### The request
Lay out the lines from the one containing "Produce a closest-to-farthest ordering of" through the one containing "5. (x=253, y=440)", both included, as a Markdown table with the columns Index and Line, numbering each line and skipping blank lines.

****

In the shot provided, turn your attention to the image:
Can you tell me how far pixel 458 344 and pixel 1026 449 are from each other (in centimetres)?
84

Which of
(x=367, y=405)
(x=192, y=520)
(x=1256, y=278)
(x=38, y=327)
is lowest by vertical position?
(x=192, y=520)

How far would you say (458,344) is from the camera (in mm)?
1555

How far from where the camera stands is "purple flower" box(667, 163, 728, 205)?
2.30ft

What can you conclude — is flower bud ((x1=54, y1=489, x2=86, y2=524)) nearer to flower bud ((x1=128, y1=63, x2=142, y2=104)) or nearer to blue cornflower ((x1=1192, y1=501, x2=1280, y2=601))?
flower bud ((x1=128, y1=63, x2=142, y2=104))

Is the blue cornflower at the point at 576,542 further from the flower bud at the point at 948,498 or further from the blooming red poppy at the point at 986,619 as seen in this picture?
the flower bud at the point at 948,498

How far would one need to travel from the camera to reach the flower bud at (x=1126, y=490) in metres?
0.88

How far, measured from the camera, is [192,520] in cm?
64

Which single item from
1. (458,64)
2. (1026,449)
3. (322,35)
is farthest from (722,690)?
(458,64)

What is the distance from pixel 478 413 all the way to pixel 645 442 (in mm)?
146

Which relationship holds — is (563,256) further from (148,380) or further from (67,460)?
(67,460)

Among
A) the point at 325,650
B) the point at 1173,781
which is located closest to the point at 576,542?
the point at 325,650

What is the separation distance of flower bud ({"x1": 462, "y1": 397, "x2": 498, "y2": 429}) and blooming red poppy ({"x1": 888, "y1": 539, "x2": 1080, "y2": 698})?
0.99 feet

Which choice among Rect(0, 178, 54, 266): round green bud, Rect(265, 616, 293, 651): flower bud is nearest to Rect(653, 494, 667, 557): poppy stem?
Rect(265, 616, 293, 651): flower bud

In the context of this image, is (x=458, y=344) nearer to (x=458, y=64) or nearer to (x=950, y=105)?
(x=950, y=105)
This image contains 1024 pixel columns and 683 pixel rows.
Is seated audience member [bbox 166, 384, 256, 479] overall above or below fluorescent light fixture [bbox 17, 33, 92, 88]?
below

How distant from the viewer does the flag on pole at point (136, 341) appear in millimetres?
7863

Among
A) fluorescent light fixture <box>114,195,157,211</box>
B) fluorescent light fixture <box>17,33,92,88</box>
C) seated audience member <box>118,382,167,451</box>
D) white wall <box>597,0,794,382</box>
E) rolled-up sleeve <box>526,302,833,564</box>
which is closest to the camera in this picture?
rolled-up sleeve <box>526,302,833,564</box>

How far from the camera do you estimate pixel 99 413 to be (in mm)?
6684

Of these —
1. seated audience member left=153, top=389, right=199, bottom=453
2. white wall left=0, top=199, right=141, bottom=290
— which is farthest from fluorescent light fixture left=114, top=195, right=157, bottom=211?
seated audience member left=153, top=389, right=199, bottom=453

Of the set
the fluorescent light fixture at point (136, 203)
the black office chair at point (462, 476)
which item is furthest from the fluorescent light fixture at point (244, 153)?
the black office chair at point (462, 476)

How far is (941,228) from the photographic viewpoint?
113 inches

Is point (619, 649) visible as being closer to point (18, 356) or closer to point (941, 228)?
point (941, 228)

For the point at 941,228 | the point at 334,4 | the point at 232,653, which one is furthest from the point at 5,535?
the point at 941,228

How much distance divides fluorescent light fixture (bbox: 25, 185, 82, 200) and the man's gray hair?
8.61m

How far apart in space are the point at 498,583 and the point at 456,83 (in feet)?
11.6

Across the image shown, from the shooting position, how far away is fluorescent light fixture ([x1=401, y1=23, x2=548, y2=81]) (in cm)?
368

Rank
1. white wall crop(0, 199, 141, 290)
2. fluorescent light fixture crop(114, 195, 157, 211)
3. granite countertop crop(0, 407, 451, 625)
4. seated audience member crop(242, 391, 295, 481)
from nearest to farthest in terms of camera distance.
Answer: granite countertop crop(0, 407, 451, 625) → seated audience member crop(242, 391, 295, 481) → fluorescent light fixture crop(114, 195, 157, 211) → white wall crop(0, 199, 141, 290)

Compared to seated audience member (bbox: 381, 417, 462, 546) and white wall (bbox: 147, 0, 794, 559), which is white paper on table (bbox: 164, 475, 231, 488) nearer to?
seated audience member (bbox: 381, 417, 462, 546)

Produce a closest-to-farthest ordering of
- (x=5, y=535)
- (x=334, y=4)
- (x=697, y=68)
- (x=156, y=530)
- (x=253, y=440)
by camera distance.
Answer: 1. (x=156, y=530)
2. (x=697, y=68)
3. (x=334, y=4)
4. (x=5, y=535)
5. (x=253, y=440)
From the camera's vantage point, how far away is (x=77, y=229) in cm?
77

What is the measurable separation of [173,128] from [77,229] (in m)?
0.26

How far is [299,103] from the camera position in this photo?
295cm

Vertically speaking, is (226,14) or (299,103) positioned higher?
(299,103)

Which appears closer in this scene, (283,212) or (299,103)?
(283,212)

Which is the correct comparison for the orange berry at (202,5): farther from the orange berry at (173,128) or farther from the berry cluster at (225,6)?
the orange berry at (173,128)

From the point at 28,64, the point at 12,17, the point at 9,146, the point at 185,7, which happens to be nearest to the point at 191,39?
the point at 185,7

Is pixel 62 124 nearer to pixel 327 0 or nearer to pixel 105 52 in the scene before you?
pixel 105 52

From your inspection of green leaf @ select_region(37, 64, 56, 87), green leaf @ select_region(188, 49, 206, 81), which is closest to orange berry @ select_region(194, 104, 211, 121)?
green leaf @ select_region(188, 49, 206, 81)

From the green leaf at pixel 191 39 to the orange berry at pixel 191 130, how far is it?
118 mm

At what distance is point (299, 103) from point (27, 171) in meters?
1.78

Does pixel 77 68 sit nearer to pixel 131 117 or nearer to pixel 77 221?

****

### Expected answer
| Index | Line |
|---|---|
| 1 | Produce a closest-to-farthest ordering of |
| 2 | - (x=5, y=535) |
| 3 | - (x=334, y=4) |
| 4 | - (x=697, y=68) |
| 5 | - (x=156, y=530) |
| 6 | - (x=253, y=440) |
| 7 | by camera distance. |
| 8 | Answer: 1. (x=156, y=530) |
| 9 | 2. (x=697, y=68) |
| 10 | 3. (x=334, y=4) |
| 11 | 4. (x=5, y=535) |
| 12 | 5. (x=253, y=440) |